"Oh, come, I hope better things than that. That would not suit our book at all. We must find it out if we can; and it is early days yet to talk of being beat. We are not half at the end of our means of investigation yet, Signor Giovacchino," said the Commissary.
"It may be that something may be to be picked up at the church here."
"And then I must go on to the farm-house, where the Marchesino and the prima donna left their carriage."
"We'll have a talk with the friars first."
As Fortini spoke the carriage drew up at the west front of the desolate old basilica. It was a fine spring morning, and by the time the lawyer and the Commissary reached the church, the sun had dissipated the mist, and it was warm and pleasant.
The great doors of the church stood yawningly open as usual, and the gate of iron rail was ajar. And at the south-western corner of the building, just where the sun-ray from the south-west made a sharp line against the black shadow cast by the western front of the building, an old Franciscan was sitting; not Father Fabiano, but his sole companion, Friar Simone, the lay-brother.

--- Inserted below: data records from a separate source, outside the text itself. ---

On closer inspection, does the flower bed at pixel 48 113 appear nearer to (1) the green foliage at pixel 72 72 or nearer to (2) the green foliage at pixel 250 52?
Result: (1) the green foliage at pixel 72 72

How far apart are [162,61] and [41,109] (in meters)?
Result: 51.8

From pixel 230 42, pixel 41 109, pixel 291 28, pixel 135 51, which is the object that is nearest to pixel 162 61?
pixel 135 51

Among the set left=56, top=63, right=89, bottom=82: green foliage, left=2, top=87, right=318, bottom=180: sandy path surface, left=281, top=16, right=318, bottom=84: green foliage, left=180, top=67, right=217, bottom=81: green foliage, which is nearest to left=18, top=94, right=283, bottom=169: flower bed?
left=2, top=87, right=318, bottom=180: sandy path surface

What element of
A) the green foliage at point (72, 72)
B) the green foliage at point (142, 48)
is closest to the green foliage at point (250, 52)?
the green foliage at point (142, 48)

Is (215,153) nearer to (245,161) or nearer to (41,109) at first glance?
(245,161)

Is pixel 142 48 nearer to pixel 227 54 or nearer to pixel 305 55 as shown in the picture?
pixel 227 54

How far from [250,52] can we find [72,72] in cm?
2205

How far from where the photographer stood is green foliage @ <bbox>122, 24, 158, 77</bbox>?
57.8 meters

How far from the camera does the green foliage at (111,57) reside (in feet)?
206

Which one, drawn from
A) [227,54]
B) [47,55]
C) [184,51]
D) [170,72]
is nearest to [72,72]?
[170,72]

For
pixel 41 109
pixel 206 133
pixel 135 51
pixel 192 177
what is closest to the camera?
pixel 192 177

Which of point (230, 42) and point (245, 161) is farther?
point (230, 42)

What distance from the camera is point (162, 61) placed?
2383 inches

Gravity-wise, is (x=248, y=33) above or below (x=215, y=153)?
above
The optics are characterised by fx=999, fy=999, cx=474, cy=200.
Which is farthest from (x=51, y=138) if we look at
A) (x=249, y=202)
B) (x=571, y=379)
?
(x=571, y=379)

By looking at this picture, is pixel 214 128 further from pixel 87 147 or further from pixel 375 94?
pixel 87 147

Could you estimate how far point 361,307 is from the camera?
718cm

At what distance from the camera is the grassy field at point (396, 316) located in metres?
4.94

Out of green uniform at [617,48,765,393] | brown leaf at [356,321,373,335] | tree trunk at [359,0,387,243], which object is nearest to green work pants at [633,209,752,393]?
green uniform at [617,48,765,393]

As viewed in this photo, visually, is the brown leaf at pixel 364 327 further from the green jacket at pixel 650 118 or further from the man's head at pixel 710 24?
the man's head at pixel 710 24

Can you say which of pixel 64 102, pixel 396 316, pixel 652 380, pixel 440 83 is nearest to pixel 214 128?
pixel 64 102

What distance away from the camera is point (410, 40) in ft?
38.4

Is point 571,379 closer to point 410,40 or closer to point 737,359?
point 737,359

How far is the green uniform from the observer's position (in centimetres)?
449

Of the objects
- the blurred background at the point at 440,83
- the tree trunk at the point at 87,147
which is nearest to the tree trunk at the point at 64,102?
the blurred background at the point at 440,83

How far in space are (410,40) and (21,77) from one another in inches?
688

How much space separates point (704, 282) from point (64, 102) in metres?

Neither Signor Fortini nor the police Commissary had ever seen the old guardian of the Basilica; but they were sufficiently instructed in the details of Franciscan costume to perceive at once that the figure before them was not a priest, but only a lay-brother.
"Is there any place, frate, where I can put my horse and carriage under shelter for half an hour or so?" said the lawyer, as the old friar, having risen from his seat in the sunshine, came forward towards the carriage.
"There is place enough and to spare, Signori," said the old man, pointing with a languid and wearylike gesture to the huge pile of half-dilapidated conventual buildings on the southern side of the church; "you can put horse and carriage as they stand into the old barn there, without undoing a buckle. I will open the door for your lordships, if it will hang together so that it can be opened."
The lawyer and the Commissary dismounted from the carriage, and the former proceeded to lead his horse into the huge barn of the convent; while the latter employed himself in observing every detail of the surrounding localities with those rapid all-seeing and all-remembering glances that the habits and education of his profession had rendered a part of his nature, preparatory to the investigations they had both come to make.